Mas, afinal, como reduzir as distâncias sociais entre os alunos das escolas públicas e privadas, já que há várias pedagogias e políticas em curso que, inclusive, consideram como carga horária o “EaD” oferecido por algumas escolas? Sobre isso, ainda está faltando a regulamentação pelos Conselhos Estaduais e Municipais de Educação do RS. Será que seria necessário cancelar o ENEM? Essa parece ser uma das soluções para reduzir as desigualdades que separam as diversas educações à distância que definem quem permanece estudando, acessa o direito à educação e acessa outros direitos. Aulas via TVE e Rádio Cultura poderiam mitigar o problema dos alunos das escolas públicas estaduais como propôs o projeto de lei da deputada Juliana Brizola na ALRS? Alguma coisa precisa ser feita, pois manter as coisas como estão poderá acentuar ainda mais as desigualdades digitais, sociais, culturais e econômicas dos estudantes brasileiros, prejudicando o desenvolvimento dos educandos e o acesso ao conhecimento.

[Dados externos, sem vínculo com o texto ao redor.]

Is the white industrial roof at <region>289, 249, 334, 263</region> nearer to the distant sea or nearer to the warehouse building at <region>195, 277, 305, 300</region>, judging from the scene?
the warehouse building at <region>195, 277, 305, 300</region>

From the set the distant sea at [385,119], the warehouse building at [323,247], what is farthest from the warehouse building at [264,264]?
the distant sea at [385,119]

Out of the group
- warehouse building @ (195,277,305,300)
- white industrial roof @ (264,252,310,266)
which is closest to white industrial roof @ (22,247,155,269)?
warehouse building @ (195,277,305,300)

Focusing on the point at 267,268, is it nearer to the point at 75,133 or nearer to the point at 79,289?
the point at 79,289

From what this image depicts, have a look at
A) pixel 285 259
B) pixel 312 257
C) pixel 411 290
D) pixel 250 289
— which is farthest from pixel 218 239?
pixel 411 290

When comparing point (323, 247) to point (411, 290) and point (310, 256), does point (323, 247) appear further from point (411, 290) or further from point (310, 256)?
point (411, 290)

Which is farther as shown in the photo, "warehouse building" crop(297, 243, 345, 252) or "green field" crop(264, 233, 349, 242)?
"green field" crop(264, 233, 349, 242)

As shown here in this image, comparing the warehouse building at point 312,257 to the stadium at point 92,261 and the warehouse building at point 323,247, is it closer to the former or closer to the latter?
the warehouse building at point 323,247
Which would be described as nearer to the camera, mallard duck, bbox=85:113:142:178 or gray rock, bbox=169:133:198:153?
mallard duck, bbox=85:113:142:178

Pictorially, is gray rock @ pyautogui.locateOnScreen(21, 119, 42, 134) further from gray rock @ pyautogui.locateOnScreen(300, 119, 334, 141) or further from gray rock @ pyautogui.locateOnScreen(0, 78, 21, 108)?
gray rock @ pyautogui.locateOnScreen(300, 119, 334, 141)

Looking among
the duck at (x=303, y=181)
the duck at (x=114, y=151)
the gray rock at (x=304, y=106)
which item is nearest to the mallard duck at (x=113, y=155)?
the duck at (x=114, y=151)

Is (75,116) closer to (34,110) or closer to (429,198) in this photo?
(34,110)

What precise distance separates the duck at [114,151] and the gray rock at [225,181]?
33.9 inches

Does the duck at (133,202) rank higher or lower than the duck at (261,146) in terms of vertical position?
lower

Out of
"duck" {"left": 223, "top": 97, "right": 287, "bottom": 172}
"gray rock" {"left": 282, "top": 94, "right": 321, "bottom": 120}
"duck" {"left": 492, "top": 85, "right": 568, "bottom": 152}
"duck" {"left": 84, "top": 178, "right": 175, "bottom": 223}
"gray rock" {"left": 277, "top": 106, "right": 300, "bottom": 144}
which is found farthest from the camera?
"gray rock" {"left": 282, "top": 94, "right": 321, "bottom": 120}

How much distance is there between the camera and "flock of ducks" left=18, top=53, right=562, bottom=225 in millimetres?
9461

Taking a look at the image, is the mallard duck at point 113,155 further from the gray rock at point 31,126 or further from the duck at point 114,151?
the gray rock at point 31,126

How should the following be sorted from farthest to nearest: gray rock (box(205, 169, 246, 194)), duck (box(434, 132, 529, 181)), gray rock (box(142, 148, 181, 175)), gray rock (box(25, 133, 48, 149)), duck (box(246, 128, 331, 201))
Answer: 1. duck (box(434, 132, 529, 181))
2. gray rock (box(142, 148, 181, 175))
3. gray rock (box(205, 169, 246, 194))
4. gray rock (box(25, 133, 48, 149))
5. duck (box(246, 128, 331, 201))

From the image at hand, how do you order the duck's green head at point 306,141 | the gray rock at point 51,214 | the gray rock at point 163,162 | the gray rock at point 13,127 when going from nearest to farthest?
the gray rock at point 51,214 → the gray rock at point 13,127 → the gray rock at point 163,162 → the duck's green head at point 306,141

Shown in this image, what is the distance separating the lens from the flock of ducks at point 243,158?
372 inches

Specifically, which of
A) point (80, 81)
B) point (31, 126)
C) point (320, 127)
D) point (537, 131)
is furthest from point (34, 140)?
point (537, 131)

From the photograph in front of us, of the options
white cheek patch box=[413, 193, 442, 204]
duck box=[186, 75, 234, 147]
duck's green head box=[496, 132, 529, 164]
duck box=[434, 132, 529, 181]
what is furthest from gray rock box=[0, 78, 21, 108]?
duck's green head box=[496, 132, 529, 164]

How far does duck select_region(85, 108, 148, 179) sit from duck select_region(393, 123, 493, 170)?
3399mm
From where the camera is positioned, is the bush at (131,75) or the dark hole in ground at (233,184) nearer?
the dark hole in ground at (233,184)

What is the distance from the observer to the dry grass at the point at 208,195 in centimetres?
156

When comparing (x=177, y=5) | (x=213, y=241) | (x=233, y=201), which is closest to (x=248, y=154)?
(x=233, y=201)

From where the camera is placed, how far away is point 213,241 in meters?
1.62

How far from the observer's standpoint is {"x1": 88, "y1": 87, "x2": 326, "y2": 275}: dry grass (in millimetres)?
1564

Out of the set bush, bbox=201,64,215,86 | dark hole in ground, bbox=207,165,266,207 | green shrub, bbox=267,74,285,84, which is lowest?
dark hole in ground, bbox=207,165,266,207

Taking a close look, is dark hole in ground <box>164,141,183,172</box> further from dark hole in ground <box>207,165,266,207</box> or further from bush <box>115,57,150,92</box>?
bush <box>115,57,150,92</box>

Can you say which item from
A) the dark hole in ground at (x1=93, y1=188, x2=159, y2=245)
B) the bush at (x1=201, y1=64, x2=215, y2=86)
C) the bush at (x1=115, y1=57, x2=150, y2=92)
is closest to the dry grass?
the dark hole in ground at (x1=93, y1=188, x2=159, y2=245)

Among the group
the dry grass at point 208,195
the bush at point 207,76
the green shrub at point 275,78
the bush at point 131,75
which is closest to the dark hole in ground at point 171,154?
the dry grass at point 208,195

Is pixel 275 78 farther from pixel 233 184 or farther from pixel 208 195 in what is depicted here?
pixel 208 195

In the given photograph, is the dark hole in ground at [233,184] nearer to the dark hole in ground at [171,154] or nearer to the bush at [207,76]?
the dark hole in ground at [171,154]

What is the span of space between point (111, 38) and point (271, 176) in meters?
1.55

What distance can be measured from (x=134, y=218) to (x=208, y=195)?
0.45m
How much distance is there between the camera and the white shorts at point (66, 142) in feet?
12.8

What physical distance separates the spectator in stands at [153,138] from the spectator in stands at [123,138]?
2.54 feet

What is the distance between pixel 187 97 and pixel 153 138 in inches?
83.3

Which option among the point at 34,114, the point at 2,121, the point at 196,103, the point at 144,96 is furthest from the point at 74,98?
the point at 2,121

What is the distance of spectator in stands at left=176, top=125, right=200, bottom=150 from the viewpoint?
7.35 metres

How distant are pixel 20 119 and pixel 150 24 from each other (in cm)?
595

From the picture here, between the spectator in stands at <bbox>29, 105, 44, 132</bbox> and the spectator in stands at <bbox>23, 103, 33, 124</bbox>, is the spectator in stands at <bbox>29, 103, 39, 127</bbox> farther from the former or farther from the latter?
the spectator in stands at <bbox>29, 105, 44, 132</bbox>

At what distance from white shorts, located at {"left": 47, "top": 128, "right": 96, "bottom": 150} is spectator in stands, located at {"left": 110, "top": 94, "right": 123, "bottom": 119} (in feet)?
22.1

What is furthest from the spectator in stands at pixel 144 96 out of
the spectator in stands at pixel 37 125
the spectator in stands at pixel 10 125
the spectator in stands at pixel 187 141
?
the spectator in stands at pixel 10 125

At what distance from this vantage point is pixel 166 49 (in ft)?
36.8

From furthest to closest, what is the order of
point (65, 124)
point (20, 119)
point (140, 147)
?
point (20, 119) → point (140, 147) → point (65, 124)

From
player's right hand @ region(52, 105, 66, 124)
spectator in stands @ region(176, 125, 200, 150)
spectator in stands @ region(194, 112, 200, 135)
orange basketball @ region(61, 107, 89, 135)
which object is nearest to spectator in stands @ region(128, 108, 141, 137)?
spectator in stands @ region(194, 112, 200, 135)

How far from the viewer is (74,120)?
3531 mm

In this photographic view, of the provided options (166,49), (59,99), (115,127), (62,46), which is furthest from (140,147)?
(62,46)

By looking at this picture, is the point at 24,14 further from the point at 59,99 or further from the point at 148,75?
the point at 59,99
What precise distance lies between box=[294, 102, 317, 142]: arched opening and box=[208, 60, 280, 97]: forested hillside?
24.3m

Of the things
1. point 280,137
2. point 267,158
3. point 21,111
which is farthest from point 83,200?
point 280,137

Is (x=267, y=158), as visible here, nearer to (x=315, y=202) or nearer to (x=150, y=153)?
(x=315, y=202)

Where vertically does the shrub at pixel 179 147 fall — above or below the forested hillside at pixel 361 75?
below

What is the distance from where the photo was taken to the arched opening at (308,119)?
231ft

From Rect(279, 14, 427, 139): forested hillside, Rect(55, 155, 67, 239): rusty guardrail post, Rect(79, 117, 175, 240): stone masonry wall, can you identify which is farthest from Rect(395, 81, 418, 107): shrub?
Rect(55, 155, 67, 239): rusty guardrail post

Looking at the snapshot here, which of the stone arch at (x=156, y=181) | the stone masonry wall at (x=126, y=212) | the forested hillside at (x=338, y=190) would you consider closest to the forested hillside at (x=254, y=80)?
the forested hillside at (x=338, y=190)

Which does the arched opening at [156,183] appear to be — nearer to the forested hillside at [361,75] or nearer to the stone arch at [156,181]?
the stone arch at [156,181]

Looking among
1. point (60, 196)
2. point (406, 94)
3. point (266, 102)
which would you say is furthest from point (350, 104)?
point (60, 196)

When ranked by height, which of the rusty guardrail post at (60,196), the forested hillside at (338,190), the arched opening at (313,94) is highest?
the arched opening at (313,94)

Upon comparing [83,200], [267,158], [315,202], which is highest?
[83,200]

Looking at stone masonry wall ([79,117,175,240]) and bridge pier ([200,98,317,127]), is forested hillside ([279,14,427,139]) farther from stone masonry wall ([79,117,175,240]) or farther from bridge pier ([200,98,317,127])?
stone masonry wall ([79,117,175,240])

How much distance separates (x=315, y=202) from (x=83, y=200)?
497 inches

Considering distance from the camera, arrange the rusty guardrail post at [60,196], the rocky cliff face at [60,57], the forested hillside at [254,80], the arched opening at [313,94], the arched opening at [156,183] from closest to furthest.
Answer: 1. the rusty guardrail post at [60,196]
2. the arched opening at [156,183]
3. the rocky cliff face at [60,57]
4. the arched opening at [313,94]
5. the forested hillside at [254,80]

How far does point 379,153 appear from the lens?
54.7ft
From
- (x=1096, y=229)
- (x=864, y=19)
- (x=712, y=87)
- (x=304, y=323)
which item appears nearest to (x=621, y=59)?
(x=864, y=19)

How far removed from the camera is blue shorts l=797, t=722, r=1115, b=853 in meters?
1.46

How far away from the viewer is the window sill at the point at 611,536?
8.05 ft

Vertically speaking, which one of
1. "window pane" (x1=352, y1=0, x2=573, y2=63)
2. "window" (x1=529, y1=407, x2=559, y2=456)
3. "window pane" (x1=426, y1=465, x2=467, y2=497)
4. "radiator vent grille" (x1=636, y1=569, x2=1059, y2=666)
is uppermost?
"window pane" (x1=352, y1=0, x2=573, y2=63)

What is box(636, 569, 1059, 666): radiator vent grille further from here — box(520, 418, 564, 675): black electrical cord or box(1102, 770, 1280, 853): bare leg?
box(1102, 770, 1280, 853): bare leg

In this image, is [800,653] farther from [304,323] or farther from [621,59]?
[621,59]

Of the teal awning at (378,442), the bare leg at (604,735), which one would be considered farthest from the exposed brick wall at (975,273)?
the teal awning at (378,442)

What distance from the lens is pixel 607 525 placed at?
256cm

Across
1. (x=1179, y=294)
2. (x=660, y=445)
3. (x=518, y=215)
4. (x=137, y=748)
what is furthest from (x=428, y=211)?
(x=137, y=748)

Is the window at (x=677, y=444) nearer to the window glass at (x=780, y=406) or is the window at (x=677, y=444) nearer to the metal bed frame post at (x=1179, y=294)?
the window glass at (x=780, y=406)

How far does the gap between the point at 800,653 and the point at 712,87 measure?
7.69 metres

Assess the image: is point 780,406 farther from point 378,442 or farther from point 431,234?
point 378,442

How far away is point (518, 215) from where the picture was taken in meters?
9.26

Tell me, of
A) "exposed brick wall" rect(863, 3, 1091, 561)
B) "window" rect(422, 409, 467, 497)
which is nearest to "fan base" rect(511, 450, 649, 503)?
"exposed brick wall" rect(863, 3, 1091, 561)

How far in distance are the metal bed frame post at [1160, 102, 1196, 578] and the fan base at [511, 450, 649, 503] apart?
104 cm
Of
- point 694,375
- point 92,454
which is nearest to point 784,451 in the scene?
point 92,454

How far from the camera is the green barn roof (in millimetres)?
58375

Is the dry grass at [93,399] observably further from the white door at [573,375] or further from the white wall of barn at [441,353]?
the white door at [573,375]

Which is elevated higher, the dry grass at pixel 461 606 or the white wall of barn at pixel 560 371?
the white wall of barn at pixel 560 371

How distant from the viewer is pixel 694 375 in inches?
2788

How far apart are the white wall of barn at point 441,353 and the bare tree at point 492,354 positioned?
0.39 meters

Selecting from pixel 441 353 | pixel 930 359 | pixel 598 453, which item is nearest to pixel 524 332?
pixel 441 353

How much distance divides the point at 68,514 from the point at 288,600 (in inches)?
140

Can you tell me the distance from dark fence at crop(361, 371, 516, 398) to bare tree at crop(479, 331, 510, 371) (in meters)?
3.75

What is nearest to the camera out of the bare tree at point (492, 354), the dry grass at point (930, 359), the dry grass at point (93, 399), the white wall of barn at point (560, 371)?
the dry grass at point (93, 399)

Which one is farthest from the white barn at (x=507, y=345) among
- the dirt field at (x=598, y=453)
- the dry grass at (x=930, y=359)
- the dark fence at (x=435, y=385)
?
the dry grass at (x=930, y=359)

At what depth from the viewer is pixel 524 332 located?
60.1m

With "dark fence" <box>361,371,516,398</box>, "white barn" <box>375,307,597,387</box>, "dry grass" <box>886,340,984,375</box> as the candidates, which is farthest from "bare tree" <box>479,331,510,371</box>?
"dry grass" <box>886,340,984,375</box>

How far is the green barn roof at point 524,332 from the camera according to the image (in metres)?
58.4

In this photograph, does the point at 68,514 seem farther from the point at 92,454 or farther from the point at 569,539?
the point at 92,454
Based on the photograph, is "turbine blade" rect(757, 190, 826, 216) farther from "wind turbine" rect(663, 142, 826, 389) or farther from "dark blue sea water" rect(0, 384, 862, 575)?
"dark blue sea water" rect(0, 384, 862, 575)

É preciso compartilhar valores de coletividade e solidariedade

É preciso igualmente clamar por uma reorganização das 800 horas neste ano escolar de forma presencial para garantir o ensino para todos, o que, mesmo assim, não reduzirá as “vantagens” e os desgastes já adquiridos pelos alunos que tiveram aulas e atividades improvisadas ou não pela mediação tecnológica, em um contexto de intenso estresse e insegurança, com apoio de seus pais-professores, assegurando um processo de ensino-aprendizagem mais democrático e com menos sofrimento.

Todas nós mães trabalhadoras com filhos pequenos estamos fazendo reuniões online com o filho chorando ou necessitando de atenção, como também é o meu caso, já que neste caso nem a babá eletrônica resolve. Não é possível seguir assim como se não tivéssemos em um momento excepcional da humanidade e como se não tivéssemos que superar exatamente esse conflito que nos leva à sociedade do cansaço e do esgotamento em tempo “normais”.

Por fim, acredito que são tempos da gente se fazer diferente e de compartilharmos nossos valores de coletividade, solidariedade, de cuidado de si e dos outros com os nossos filhos. Reflitamos com eles como deve ser a quarentena de crianças que têm pais que ou não podem cumprir a quarentena ou cumprem com a presença constante da fome e com a necessidade da solidariedade e pensem como será o futuro pós-pandemia. E que possamos valorizar cada vez mais os professores! Pedagogia, a ciência, a escola e os professores fazem muita falta e mudam as nossas vidas definitivamente, especialmente se forem para todos!